11-20-2004, 12:01 PM
And of course if you see some crufty/scraped/machine-generated page, you can always drop us an email to tell us about it.That's a tactful way of putting it. :)
Yep, and there's loads of scraper crap - and crappy pseudo-directories too, out there running AdSense. They are without a shadow of a doubt totally worthless, strictly made_for_AdSense sites, with no mistaking that there isn't a shred of original content or original thought put into it - not one paragraph's worth.
They're just scraped listings, and some have long lists of every related keyword imaginable that they're targeting running down a column on all the pages, and gibberish text with headings and keywords pulled out of a database thrown in for density at the page top.
Also, does anyone know how Yahoo! & MSN feel about this?I think Yahoo takes about one or two business days to pull sites, from what I've seen.
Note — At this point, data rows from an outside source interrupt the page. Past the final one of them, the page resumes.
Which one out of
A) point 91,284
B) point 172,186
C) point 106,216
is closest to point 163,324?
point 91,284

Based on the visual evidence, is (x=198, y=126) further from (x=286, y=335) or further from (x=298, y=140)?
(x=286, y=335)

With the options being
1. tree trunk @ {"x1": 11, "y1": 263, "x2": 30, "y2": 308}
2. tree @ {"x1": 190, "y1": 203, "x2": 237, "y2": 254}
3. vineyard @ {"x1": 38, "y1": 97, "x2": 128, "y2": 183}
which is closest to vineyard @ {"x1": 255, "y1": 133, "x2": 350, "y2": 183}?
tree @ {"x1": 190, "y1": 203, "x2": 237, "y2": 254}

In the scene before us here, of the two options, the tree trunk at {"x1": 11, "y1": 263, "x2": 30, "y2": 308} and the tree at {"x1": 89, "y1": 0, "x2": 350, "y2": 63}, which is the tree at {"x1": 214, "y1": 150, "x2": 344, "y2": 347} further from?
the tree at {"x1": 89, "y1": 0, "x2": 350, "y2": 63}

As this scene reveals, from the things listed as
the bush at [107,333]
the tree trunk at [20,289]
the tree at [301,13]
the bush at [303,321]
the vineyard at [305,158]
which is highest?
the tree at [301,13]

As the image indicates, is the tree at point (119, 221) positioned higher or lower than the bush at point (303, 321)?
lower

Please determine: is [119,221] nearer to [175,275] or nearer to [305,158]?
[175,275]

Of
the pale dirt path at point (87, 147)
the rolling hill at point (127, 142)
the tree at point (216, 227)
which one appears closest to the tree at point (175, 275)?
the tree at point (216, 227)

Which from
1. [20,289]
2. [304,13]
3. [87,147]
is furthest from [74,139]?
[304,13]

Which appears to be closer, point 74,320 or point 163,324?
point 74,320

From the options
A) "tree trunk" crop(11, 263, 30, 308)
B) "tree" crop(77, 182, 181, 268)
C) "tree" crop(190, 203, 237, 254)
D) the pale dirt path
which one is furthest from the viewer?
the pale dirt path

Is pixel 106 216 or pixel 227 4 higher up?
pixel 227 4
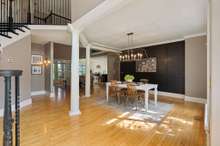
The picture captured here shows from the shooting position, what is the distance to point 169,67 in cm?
680

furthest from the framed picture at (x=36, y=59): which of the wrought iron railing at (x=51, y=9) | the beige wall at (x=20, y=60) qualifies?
the beige wall at (x=20, y=60)

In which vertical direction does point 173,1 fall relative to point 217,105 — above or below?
above

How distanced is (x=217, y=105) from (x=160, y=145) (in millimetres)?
1365

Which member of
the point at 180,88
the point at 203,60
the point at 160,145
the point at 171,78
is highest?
the point at 203,60

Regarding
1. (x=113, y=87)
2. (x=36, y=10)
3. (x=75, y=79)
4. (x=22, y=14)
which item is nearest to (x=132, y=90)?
(x=113, y=87)

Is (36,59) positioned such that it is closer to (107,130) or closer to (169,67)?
(107,130)

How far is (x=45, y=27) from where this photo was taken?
4895 millimetres

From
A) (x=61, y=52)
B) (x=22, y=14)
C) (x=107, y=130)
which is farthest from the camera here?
(x=61, y=52)

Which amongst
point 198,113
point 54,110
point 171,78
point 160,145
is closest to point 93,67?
point 171,78

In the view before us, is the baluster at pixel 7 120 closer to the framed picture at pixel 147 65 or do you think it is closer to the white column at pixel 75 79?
the white column at pixel 75 79

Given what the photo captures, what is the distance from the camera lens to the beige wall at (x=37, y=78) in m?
7.18

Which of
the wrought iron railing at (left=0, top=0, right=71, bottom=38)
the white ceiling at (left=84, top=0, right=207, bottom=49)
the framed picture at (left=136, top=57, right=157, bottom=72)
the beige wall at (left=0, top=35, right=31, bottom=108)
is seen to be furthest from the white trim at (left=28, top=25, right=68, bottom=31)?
the framed picture at (left=136, top=57, right=157, bottom=72)

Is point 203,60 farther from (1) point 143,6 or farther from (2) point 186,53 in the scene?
(1) point 143,6

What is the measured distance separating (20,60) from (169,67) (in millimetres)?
6426
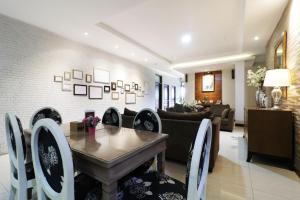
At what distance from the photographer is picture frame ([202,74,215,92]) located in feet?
27.8

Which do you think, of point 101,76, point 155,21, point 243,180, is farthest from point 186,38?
point 243,180

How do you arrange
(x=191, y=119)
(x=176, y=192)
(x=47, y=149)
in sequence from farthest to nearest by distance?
(x=191, y=119), (x=176, y=192), (x=47, y=149)

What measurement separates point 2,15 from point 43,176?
3.87 m

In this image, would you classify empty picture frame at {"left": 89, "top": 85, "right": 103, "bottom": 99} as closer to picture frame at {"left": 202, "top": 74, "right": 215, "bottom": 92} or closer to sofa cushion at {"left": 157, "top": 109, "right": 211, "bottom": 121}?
sofa cushion at {"left": 157, "top": 109, "right": 211, "bottom": 121}

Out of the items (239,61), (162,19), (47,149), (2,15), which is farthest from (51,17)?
(239,61)

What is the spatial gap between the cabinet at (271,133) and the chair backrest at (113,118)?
2257 millimetres

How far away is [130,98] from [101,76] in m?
1.83

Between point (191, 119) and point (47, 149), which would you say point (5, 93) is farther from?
point (191, 119)

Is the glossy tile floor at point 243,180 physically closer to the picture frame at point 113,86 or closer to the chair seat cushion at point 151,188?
the chair seat cushion at point 151,188

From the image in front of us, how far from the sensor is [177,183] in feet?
3.94

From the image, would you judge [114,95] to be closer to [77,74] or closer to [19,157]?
[77,74]

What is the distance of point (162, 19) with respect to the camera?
3600mm

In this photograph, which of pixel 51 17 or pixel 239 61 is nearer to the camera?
pixel 51 17

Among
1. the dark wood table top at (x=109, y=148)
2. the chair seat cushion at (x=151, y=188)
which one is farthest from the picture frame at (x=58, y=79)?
the chair seat cushion at (x=151, y=188)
Like I found some stuff a few weeks ago on a Saturday morning - not a scraped site; it was pretty complicated setup but was running PPC affiliate feeds, not AdSense. I spent a couple of hours checking them out, tracking down their backlinks, their other sites, etc., where the PPC adverts tracked to (surprisingly, to a well-known, well-reputed company) and hunting down other sites involved in the same.
I went back to take another look around Monday evening, and the page I'd found plus the entire site were gone from Yahoo's index by then.
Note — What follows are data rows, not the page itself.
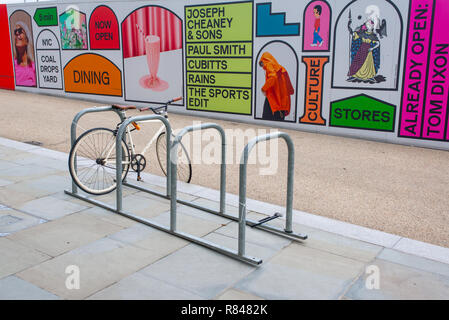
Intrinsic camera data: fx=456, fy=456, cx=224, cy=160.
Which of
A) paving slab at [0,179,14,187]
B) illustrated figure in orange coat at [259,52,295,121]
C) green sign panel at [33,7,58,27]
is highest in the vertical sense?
green sign panel at [33,7,58,27]

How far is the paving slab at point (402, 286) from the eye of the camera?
333 cm

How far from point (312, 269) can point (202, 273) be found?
0.90m

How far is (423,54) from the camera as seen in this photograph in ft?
27.8

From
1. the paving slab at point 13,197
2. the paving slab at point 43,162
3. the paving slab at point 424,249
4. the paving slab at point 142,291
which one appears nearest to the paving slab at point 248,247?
the paving slab at point 142,291

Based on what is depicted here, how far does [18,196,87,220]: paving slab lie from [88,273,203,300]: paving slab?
→ 1.66 metres

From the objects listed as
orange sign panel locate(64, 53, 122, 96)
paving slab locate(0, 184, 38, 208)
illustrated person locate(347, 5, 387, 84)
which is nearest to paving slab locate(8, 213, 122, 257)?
paving slab locate(0, 184, 38, 208)

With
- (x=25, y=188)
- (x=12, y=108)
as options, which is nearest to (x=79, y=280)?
(x=25, y=188)

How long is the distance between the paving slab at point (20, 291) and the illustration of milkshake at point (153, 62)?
30.2 ft

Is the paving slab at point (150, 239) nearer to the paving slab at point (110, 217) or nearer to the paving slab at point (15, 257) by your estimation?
the paving slab at point (110, 217)

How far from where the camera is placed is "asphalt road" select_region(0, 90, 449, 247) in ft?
16.7

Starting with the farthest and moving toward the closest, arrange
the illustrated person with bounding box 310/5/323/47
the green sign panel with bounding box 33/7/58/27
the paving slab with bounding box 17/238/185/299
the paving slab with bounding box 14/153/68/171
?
the green sign panel with bounding box 33/7/58/27 < the illustrated person with bounding box 310/5/323/47 < the paving slab with bounding box 14/153/68/171 < the paving slab with bounding box 17/238/185/299

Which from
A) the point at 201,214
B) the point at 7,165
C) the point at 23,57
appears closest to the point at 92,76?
the point at 23,57

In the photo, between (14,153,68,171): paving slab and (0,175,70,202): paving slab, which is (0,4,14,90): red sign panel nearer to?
(14,153,68,171): paving slab

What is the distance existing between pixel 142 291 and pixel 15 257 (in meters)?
1.24
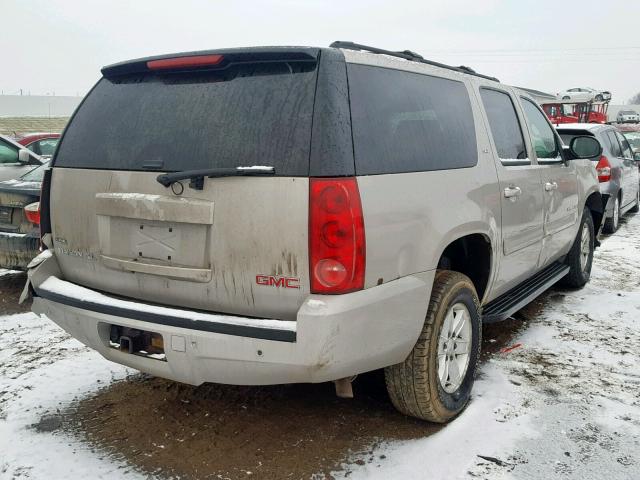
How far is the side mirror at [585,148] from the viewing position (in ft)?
16.0

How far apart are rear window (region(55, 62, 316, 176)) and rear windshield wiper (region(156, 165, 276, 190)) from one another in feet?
0.16

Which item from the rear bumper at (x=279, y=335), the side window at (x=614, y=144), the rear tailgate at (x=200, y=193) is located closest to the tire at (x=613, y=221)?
the side window at (x=614, y=144)

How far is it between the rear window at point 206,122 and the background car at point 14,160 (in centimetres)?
476

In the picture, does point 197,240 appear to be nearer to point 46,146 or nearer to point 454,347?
point 454,347

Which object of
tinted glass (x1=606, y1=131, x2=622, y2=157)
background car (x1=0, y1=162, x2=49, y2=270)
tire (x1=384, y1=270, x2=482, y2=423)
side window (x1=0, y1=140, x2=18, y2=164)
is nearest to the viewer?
tire (x1=384, y1=270, x2=482, y2=423)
IMO this is a misguided endeavor, as seldom do such pages which republish these SERPs rank well but in many cases they do help me to rank well. Mel, in some cases you can tell they're amateurs looking for a quick buck, and they more than likely got sold a bill of goods by some outfit that turned some cash selling them the software, telling them it would make them some easy money.
It isn't a clean, pretty business out there.
11-21-2004, 11:33 AM
I was actually asking, because I'm interested in perhaps keeping archive records online of about a dozen key search areas for a resource site.
The idea was to produce a reference for how the SERPs in different search engines have changed on perhaps a monthly business, with the change in rankings for individual sites producing potentially useful statistical data for basic research.
However, I'd rather not fall foul of any known penalties for scrapers, so I thought I'd best ask on the issue, and see whether there are known automated penalties involved.
Possibly will have to e-mail all search engines involved for permission, though.
11-21-2004, 11:58 AM
Don't 'know that I'd take a chance on that unless it's robots.txt excluded and won't show up in anyone's backlinks with their content on it, even if it's just their description and title.
It's mostly crash and burn domains using the scraped pages, but for an established site interested in longevity - unless it's 100% squeaky clean, beyond reproach, and can stand up under thorough scrutiny, it could be risky.
Some people get very irate when they find themselves on scraped pages, and if they finally get wound up enough about it, it's possible they'll write and whine to search quality about it - it has been known to happen. Sometimes I wonder if that's one of the reasons Google changed what they show and lets us see those pages, since they're not at all unfamiliar with webmaster-type mentality.